Shine, who is chairman of NMG’s executive committee, said in an interview with Krungthep Turakij newspaper that with the disruption caused by technology, media was one of the first businesses to be severely impacted as people increasingly became consumers of online media. This resulted in advertising revenue moving away from traditional media, such as newspaper, radio, or even television which became a victim of intense competition due to the high number of channels and the battle for eyeballs with the digital media.
“We will fully penetrate the potential of digital media, which will be our major cash-cow business to generate revenue for the group over the next 10 years and make up for the slide in revenue of traditional media,” he said.
Shine said that he aims to increase the revenue contribution from digital media from 15 per cent at present to 25 per cent in the next two years through two newly established business units -- ‘Digital’ and ‘Digital Intelligent’.
“The new Digital business unit will combine all online platforms of the group under one roof so that we can synergise our strengths.
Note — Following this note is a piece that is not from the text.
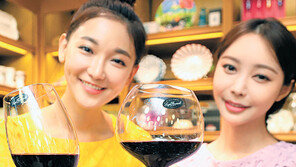 “伊 유리잔으로 더 우아하게…”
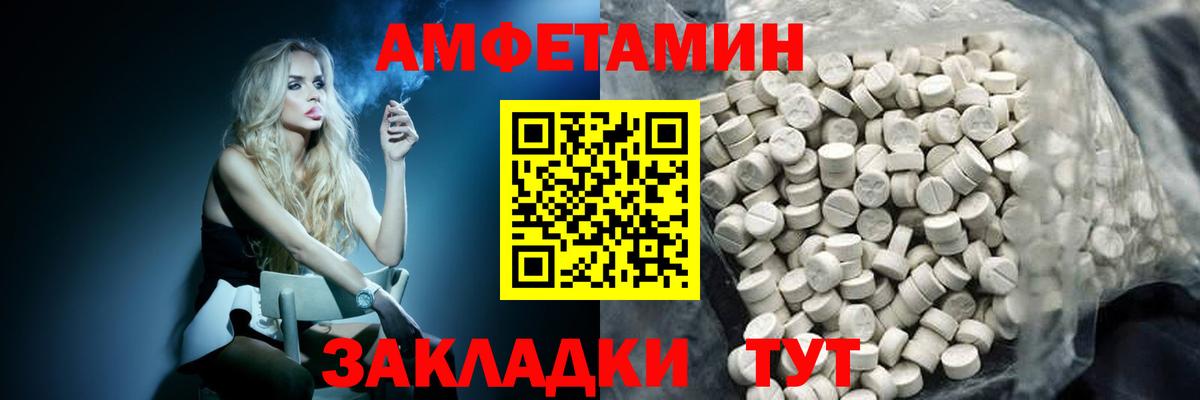 МЕТАМФЕТАМИН винт  МЕТАМФЕТАМИН  Канск  Вход с VPN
We found that today our online media have combined page views of about 10 million a day, which is one of the highest in Thailand’s media industry. Our online platforms, however, plan to increase the number of page views to about 20 million a day within the first six months of establishing the new business unit, which will kick-off in September,” he said.
Shine said that 10 million page views is the group’s database and the “new crude oil”, which is a high-value asset and the group’s community will create more value addition.
“We will follow the behaviour of these 10 million viewers in the digital world for who they are, and what their preferred interests are. Such valuable data will be used for our content production as well as ad sales, which will directly target the consumers, which are currently fragmented. That is the duty of the new Digital Intelligent business unit, most of whose staff have been recruited from the technology field,” he said.
Shine said the group’s change in direction has been necessitated by the digital game and the media disruption. It will be goal of the digital media to generate sustainable revenues and to promote credibility, which is the heart of the media business.
“I want our ad buyers to be able to measure their ad campaigns banking on our media. Our media people will also work independently and not worry about the impact of their written work on revenue,” he said.
Shine said advertising revenue from the group’s television business will be flat or slow down, as younger consumers aged below 30 watch less TV and spend more time with alternative media to view their preferred content, such as re-runs of soap operas and variety programmes.
“The golden age of the television business is over, similar to print media,” said Shine. He added that despite not being disrupted by digital technology, NMG’s business of hosting events, including trainings and seminars, is not able to generate enough income to support the whole group. We need to find other sources of revenues,” he said, noting that the group’s business plan of setting up two new business units will transform NMG into a business that covers total media solutions. “We will become a content provider with strong credibility, and be able to cater to digital advertisers with creative services.”